Highlights & Insights¶
- Redefining "Evaluation" as "Diagnosis": Moving from single scalar \(\to\) 4D scores + pixel heatmaps provides both high explainability and actionable feedback.
- Heatmaps as feedback, not just visualization: DenseFlow-GRPO ensures that specialized spatial feedback is closed-loop into generative model training.
- Task Token design: Injecting high-level MLLM reasoning into the decoder via tokens bridges "linguistic reasoning" and "pixel-level localization" rather than treating them as independent branches.
- Rigorous Verifiable Reward Engineering: Decomposing the grounding reward into completeness, compactness, and uniqueness components effectively quantifies spatial accuracy.
Limitations & Future Work¶
- Heavy dependence on RichHF-18K: Defect types and styles are tied to this specific dataset (Pick-a-Pic subset), though zero-shot generalization on GenAI-Bench/TIFA is promising.
- CoT data synthesis: Reasoning chains are generated by Gemini 2.5 Flash, which may introduce teacher model bias and is limited by prompt design.
- Backbone size: The authors did not report scaling curves for larger backbones; whether stronger MLLMs provide more detailed diagnosis remains an open question.
- Framework validation: DenseFlow-GRPO was only verified on SD3.5-medium/Flow models; applicability to other paradigms like auto-regressive T2I is not explored.
Related Work & Insights¶
- Human Preference Models: From CLIPScore and PickScore to HPSv3 (MLLM backbone + uncertainty ranking), this work follows the trend of MLLM-based evaluation but addresses the lack of multi-dimensionality and localization.
- Multidimensional Evaluation: Following RichHF and HELM, ImageDoctor adds reasoning paradigms and dense reward loops.
- Architecture Inspiration: The heatmap decoder leverages the SAM mask decoder; dense likelihood ratios utilize stabilization techniques from GSPO-token.
- Insight: Transitioning evaluators from "scalar referees" to "explainable diagnostic sources" provides significant value for any generative task requiring RLHF (video, 3D, audio)—dense supervision of "where it is bad" is more effective than "overall scoring" for driving local refinement.
Rating¶
- Novelty: ⭐⭐⭐⭐ — While multi-dimensional scoring exists (RichHF), the combination of look-think-predict, task token decoders, and DenseFlow-GRPO dense rewards creates a high-innovation closed-loop system.
- Experimental Thoroughness: ⭐⭐⭐⭐ — Comprehensive validation across three datasets, zero-shot generalization, detailed ablations, and two downstream applications (verifier/reward).

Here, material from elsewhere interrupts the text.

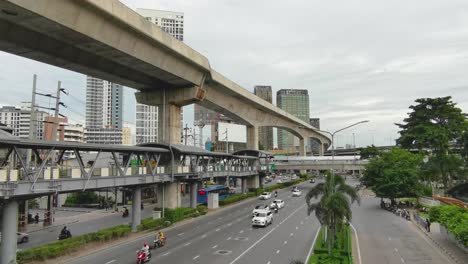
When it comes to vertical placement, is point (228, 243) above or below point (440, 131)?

Only lacking backbone scaling and more generation paradigms.
- Writing Quality: ⭐⭐⭐⭐ — The "doctor diagnosis" analogy is consistent, charts are clear, and the transition from motivation to method is logical.
- Value: ⭐⭐⭐⭐ — Explainable evaluators + dense rewards provide a 10% gain for T2I RLHF with low training costs (4×MI250), making it highly practical and replicable.